> WHAT TO PRODUCE: How many lines of the data below contain the string "path"? Case counts. Reply with the number alone.

> ROWS:
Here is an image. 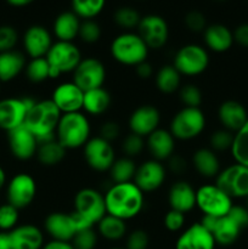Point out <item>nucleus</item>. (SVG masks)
Returning <instances> with one entry per match:
<instances>
[{
    "mask_svg": "<svg viewBox=\"0 0 248 249\" xmlns=\"http://www.w3.org/2000/svg\"><path fill=\"white\" fill-rule=\"evenodd\" d=\"M105 204L108 215L128 221L142 212L145 194L134 181L112 184L105 192Z\"/></svg>",
    "mask_w": 248,
    "mask_h": 249,
    "instance_id": "nucleus-1",
    "label": "nucleus"
},
{
    "mask_svg": "<svg viewBox=\"0 0 248 249\" xmlns=\"http://www.w3.org/2000/svg\"><path fill=\"white\" fill-rule=\"evenodd\" d=\"M62 113L56 105L49 100H40L28 111L23 125L36 138L38 142L56 139V129Z\"/></svg>",
    "mask_w": 248,
    "mask_h": 249,
    "instance_id": "nucleus-2",
    "label": "nucleus"
},
{
    "mask_svg": "<svg viewBox=\"0 0 248 249\" xmlns=\"http://www.w3.org/2000/svg\"><path fill=\"white\" fill-rule=\"evenodd\" d=\"M91 126L83 112L62 114L56 129V140L66 150L84 147L91 138Z\"/></svg>",
    "mask_w": 248,
    "mask_h": 249,
    "instance_id": "nucleus-3",
    "label": "nucleus"
},
{
    "mask_svg": "<svg viewBox=\"0 0 248 249\" xmlns=\"http://www.w3.org/2000/svg\"><path fill=\"white\" fill-rule=\"evenodd\" d=\"M148 46L138 33L124 32L118 34L109 45V53L119 65L136 67L143 61H147Z\"/></svg>",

> TASK ANSWER: 4